If you need help doing that, check our mixing in mono article, but the quick version is you’ll find most gain plugins have a mono button or you can find a directional mixer plugin that will allow this as well. By forcing both tracks to become one centered channel, you’ll hear any obvious phase issues.

phase correlation meters show you visually when you have frequency cancellation

If you can’t hear it, pop back out of mono (back to stereo) and apply a phase correlation meter plugin. Since the tracks are summed together into one mono signal, this plugin can detect and show you how “in phase” or “out of phase” the tracks are.

+1 is in phase, -1 is out of phase, and 0 is as wide of a stereo image as possible without phase issues. Phase correlation plugins only work on stereo tracks, but it’ll work just fine on an auxiliary bus as long as you aren’t still summing to mono.

How To Fix Out of Phase Audio In the Mix

You don’t need to worry about being slammed up against +1 all of the time, but you want to stay above 75% to the right.
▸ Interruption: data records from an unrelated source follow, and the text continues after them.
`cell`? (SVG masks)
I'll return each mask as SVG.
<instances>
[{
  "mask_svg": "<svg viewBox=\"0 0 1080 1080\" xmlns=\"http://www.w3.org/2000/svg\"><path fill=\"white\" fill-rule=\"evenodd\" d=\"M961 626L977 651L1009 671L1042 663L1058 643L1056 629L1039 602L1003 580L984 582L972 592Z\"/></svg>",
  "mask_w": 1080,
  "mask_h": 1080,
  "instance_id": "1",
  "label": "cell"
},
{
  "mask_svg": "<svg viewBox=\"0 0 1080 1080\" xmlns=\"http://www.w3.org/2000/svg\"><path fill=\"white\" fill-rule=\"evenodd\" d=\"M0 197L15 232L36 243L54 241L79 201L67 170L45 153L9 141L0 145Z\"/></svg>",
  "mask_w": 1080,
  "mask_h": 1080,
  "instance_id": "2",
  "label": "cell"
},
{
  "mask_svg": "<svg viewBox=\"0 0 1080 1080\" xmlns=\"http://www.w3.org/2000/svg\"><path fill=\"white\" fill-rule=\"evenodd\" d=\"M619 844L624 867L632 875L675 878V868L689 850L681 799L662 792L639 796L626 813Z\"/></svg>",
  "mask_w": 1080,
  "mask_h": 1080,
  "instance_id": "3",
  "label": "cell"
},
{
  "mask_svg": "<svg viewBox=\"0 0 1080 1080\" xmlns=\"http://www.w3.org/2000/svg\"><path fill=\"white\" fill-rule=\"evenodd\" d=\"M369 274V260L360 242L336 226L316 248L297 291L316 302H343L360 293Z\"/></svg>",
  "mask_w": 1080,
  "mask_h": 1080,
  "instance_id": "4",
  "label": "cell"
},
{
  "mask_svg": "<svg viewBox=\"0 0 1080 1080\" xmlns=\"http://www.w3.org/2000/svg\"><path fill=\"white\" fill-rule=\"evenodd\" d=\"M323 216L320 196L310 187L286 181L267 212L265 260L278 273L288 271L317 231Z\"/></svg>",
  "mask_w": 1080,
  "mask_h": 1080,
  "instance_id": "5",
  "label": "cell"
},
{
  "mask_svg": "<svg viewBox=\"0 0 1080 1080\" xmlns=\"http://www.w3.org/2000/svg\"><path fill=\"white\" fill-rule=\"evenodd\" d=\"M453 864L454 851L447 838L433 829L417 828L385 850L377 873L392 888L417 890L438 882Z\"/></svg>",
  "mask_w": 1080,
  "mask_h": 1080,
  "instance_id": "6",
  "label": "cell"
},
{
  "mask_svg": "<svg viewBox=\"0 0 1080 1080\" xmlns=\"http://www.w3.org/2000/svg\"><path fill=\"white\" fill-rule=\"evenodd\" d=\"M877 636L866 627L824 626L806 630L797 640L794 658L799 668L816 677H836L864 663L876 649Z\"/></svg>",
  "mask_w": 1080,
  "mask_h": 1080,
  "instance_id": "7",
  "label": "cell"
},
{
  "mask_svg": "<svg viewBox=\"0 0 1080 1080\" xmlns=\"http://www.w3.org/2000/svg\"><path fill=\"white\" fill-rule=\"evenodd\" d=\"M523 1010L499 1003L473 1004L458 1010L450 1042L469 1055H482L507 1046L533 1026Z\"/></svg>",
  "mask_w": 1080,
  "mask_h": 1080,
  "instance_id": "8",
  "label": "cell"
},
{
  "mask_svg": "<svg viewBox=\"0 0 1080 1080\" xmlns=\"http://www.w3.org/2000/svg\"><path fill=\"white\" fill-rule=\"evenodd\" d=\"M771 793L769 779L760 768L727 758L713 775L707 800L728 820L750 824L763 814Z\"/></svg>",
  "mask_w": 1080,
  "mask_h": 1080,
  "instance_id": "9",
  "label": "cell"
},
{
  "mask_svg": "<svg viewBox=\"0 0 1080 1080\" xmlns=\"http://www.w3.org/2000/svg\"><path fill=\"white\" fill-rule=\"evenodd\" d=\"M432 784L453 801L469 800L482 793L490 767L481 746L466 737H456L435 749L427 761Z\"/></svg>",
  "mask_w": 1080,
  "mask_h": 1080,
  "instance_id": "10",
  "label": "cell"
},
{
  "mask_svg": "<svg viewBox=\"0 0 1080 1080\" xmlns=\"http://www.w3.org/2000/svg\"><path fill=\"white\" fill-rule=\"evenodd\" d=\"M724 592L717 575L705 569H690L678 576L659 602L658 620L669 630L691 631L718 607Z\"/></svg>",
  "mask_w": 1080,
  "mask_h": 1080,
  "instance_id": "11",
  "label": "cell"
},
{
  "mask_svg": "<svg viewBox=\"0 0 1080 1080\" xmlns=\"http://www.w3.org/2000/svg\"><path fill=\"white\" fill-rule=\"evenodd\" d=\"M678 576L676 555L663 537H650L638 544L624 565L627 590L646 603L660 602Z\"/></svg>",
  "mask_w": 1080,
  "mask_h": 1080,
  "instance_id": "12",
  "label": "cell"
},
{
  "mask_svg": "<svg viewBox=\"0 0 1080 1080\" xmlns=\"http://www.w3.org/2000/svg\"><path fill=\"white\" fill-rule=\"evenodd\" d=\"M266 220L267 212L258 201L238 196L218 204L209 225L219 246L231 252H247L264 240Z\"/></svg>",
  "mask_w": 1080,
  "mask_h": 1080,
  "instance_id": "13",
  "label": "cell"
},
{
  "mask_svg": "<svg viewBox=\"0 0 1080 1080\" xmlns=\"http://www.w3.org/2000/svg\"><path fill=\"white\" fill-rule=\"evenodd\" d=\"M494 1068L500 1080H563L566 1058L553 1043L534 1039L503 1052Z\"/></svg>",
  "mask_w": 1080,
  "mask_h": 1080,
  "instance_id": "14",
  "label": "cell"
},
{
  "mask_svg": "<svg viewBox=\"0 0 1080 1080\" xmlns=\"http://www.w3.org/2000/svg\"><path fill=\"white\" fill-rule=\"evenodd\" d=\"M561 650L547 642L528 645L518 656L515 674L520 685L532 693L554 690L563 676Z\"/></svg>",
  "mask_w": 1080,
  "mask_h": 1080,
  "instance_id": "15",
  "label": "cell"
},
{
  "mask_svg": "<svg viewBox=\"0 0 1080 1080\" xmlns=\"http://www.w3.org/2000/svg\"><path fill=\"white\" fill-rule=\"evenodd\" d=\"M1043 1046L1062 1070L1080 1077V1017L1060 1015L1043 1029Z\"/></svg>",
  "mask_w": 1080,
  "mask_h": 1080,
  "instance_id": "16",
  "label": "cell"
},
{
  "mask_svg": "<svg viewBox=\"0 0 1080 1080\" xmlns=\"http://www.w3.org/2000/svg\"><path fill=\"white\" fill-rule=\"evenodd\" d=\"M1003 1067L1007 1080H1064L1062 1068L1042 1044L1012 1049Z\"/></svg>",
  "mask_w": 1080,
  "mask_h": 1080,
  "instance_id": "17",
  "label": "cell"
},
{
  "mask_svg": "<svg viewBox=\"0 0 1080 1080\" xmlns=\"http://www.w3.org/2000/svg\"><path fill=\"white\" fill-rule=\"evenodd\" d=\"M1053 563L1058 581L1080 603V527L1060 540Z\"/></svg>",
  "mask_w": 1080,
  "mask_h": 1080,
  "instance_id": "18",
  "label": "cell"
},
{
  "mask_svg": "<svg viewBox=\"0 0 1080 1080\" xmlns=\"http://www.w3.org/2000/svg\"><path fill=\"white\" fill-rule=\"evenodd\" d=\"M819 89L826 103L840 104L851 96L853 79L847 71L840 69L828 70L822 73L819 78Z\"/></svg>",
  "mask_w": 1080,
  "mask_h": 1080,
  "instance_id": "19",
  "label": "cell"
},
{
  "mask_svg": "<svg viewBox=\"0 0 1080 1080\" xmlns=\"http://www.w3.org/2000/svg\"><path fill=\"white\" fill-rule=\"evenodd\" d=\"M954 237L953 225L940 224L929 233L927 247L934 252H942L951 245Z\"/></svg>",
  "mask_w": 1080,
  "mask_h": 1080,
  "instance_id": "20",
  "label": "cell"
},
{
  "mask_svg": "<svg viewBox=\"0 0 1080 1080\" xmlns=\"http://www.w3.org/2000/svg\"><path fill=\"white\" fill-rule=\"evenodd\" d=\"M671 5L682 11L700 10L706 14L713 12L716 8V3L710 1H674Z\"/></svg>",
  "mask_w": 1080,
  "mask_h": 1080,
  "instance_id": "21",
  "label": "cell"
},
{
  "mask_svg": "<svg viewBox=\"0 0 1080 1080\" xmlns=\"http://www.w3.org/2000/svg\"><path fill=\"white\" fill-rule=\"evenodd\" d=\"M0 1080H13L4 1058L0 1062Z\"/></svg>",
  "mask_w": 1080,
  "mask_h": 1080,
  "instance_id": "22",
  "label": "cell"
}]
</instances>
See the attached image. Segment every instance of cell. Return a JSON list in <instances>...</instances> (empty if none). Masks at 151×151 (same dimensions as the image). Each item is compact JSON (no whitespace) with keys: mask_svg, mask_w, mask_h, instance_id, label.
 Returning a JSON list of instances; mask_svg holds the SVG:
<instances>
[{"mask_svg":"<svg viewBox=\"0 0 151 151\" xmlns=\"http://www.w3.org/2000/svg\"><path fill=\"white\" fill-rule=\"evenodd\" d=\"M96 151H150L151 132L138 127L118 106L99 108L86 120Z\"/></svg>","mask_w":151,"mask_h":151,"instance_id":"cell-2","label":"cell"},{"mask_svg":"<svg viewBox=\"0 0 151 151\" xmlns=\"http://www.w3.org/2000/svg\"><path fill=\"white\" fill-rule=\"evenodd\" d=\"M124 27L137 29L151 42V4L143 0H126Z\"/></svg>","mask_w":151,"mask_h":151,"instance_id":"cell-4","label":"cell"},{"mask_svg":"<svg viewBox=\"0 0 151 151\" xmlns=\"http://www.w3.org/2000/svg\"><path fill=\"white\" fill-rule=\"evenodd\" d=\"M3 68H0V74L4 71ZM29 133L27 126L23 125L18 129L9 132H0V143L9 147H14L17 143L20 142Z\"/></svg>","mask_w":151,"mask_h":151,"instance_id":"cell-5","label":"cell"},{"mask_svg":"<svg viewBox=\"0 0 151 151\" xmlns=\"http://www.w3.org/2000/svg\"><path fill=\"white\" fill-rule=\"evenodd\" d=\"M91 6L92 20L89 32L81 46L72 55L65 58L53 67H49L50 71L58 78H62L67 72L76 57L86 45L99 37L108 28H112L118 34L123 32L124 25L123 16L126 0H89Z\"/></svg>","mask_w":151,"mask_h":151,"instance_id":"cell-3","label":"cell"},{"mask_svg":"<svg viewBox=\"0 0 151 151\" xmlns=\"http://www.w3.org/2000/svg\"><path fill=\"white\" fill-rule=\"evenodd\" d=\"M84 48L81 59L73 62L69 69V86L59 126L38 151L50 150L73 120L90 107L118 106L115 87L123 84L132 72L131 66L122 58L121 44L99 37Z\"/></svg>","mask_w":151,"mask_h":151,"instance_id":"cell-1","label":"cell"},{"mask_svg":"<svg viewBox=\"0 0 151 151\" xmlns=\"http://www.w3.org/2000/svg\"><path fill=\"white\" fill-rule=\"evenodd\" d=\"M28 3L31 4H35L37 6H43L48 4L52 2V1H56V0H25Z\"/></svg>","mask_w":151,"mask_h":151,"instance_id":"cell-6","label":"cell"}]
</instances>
If you’re not and the meter is dancing to the left side by any amount, then you have phase cancellation occurring. Let’s fix it.

1) Delay a Panned Side

The first thing to do is choose either the left panned or right panned track and add a delay to it. As little as 3 milliseconds to 5 ms can do the trick, or you can try up to 15 ms or more. Any more than that on a true stereo recording will create a true, hearable delay, but it’s fine and desirable on doubled tracks.

2) Detune With a Pitch Shift

If you find that fixed it some but there’s still problems, albeit to a lesser degree, choose a side and detune it by a few cents. You can use a pitch shift plugin for this. Increase the detuning to as much as 10 cents or more if needed as long as it doesn’t sound horrible. This will change the timbre enough to solve the rest of the problem.

3) Polarity Flip With a Phase Invert

If you’re still having problems, you can go for the nuclear option which is to invert the phase of one of the tracks. This can solve the problem entirely when combined with the first two methods and even let you back off on them a bit. It doesn’t always work though and can lead to the opposite problem of comb filtering. Save it for last.

Phase Cancellation Be Gone!

That’s it. There was a lot of long-winded explanation so we knew what we were talking about, but the actual solving of the problem is fairly simple: Delay, Detune, & Phase Invert. Anything else would be uncivilized!

You see, it’s not that bad. And since so many studio engineers are avoiding learning about phase cancellation, you can get a leg up on them all. If anything, your current clients will appreciate it and your own music will improve. Have fun and mix well!